I thought that the first two albums were rather weak, derivative, and not worthy of further attention, and I lost track of them. That is until 2007, when I gave Empires Never Last a couple of spins, and did not really enjoy what I heard. I basically thought; give up; you don't like them; you can't like everyone.

That is until I read a couple of reviews from alumni of this site for the latest opus, the fact that Lee Abraham, one of my favourite solo artists of recent years, had returned to the fold, and the knowledge that, as a rather sad political obsessive, the LP passed a commentary on the state of modern British politics, which, whether you voted leave or remain, can only be described as being in a shocking mess. Indeed, I have never known anything like it in a 35 year public service career.

So, on all of these levels, this album seemed made for me, and it does not disappoint.

One 42 minute epic, made up of twelve mini pieces merged into one monster of a track. It is rollocking. It races along, and never once loses the attention of the listener. It is a superb collective piece, and includes some rather delicate and lovely pieces by a guest musician I had not heard of previously, one Sarah Bolter on wind instruments.

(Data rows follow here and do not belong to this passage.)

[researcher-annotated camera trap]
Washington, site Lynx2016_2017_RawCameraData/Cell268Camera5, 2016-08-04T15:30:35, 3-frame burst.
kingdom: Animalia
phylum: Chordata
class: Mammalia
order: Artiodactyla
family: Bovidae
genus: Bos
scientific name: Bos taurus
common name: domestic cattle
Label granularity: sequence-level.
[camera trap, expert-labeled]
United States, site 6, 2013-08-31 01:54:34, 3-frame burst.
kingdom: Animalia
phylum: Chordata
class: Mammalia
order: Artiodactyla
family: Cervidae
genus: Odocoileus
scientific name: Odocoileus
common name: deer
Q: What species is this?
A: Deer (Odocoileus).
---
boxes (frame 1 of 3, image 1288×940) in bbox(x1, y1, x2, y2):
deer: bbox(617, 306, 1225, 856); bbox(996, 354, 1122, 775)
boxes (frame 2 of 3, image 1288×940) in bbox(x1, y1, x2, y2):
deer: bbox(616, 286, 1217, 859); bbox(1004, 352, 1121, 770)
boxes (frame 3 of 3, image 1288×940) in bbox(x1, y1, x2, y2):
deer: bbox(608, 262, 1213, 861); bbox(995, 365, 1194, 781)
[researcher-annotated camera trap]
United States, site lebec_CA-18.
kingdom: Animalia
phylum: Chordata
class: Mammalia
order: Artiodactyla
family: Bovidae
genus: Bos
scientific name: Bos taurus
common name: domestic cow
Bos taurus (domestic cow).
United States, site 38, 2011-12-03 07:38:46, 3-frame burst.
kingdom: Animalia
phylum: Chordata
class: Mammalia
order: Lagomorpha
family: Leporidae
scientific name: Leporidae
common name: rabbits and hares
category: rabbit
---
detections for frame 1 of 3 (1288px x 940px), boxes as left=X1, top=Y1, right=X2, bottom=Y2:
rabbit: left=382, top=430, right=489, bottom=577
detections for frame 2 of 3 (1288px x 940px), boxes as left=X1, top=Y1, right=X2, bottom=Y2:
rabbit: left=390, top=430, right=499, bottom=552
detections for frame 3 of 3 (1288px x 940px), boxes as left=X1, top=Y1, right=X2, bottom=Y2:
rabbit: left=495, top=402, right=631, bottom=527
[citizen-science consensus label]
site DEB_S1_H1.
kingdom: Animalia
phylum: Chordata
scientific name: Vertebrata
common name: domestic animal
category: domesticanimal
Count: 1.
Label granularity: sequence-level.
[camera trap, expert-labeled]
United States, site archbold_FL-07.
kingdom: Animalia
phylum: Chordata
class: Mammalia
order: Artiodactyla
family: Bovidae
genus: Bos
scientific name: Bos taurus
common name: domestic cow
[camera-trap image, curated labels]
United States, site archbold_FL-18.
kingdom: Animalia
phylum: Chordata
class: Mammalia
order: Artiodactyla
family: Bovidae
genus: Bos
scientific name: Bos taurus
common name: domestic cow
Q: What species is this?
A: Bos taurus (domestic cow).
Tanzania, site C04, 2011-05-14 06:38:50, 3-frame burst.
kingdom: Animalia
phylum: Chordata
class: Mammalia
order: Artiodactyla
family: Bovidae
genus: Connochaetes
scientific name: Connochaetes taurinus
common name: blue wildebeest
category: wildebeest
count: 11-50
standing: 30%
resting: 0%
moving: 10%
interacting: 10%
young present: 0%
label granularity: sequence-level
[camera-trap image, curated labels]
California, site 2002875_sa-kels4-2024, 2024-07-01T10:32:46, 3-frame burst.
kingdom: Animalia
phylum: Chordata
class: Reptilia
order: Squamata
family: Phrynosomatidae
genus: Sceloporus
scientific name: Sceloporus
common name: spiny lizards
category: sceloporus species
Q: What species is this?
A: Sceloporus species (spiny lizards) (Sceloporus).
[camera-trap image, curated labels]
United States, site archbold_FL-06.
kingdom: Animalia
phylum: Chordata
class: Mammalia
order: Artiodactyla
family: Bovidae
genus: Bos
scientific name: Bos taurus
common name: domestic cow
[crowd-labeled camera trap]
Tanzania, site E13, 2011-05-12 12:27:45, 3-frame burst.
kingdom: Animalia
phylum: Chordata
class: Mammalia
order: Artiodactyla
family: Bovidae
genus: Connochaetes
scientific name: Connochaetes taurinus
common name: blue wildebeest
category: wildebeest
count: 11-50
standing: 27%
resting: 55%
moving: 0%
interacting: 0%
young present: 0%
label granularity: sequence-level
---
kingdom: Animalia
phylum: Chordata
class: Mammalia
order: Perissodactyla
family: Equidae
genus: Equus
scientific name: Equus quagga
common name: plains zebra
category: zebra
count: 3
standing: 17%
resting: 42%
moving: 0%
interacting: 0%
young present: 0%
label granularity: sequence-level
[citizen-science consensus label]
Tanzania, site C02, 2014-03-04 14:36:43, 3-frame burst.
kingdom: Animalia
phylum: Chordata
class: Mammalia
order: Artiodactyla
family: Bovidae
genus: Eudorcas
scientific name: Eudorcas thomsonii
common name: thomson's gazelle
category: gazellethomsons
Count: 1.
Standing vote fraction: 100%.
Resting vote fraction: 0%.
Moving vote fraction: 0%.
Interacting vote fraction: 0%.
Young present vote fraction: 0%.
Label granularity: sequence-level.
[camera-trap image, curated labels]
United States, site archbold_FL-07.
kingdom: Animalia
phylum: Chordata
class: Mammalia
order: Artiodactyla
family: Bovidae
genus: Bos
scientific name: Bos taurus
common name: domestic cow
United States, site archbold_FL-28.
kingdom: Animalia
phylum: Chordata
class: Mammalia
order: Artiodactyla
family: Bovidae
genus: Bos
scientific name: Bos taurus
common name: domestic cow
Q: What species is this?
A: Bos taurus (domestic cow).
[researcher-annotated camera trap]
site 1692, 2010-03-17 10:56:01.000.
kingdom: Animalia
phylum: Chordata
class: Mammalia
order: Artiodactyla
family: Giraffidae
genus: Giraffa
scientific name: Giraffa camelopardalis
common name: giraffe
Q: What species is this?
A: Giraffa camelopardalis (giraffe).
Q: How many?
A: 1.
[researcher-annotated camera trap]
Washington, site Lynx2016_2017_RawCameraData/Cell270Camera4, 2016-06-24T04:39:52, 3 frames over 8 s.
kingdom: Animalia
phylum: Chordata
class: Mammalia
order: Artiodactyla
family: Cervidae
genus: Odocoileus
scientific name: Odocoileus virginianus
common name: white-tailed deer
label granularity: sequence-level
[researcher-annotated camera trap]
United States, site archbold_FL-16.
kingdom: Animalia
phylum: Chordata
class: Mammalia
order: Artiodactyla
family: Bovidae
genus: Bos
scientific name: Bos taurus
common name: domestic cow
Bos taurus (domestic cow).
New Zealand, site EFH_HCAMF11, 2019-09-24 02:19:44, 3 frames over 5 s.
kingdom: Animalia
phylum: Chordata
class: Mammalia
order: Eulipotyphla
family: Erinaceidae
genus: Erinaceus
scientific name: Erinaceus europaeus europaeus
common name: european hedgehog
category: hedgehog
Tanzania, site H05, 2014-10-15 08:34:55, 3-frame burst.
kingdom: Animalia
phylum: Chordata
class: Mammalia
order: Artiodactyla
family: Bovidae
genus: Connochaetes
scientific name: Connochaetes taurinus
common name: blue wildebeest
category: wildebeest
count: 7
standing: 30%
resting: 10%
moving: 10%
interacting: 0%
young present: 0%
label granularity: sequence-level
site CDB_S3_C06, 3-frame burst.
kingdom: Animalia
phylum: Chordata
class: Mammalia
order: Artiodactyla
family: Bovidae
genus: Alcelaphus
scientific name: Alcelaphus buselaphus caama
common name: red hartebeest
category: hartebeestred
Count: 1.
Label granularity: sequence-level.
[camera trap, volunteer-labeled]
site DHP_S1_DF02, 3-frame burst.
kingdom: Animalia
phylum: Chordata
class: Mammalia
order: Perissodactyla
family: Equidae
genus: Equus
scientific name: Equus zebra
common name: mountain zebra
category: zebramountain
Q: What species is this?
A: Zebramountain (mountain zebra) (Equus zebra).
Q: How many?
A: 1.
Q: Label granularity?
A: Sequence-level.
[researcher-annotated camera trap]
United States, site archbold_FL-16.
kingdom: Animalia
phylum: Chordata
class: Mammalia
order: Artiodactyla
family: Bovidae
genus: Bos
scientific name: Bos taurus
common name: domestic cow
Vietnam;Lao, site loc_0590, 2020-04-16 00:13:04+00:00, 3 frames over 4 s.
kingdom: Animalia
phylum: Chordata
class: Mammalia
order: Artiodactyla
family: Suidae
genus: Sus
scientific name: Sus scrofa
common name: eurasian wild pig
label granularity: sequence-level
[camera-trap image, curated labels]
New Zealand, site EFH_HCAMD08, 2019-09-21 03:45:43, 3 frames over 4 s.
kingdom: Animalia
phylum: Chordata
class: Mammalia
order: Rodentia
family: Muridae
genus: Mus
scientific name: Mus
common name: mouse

It would be impossible, and really not give the piece any real justice, to dissect the component parts in a review. Suffice to say that the lyrics perfectly encapsulate the mess we are in, without being overly preachy. The musicianship is never anything less than tight, and mention should go to the marvellous orchestration implemented by Dean Baker, whose at times malevolent keys are to the fore in much of what you hear.

It is nice to be proven wrong, especially where artists and music are concerned. This whole album, which has reworked parts of the suite as two bonus tracks, is a joy to listen to, and will absolutely make me buy and sit down and listen to what I have been missing all of these years.

An excellent album, and a clear highlight of 2018.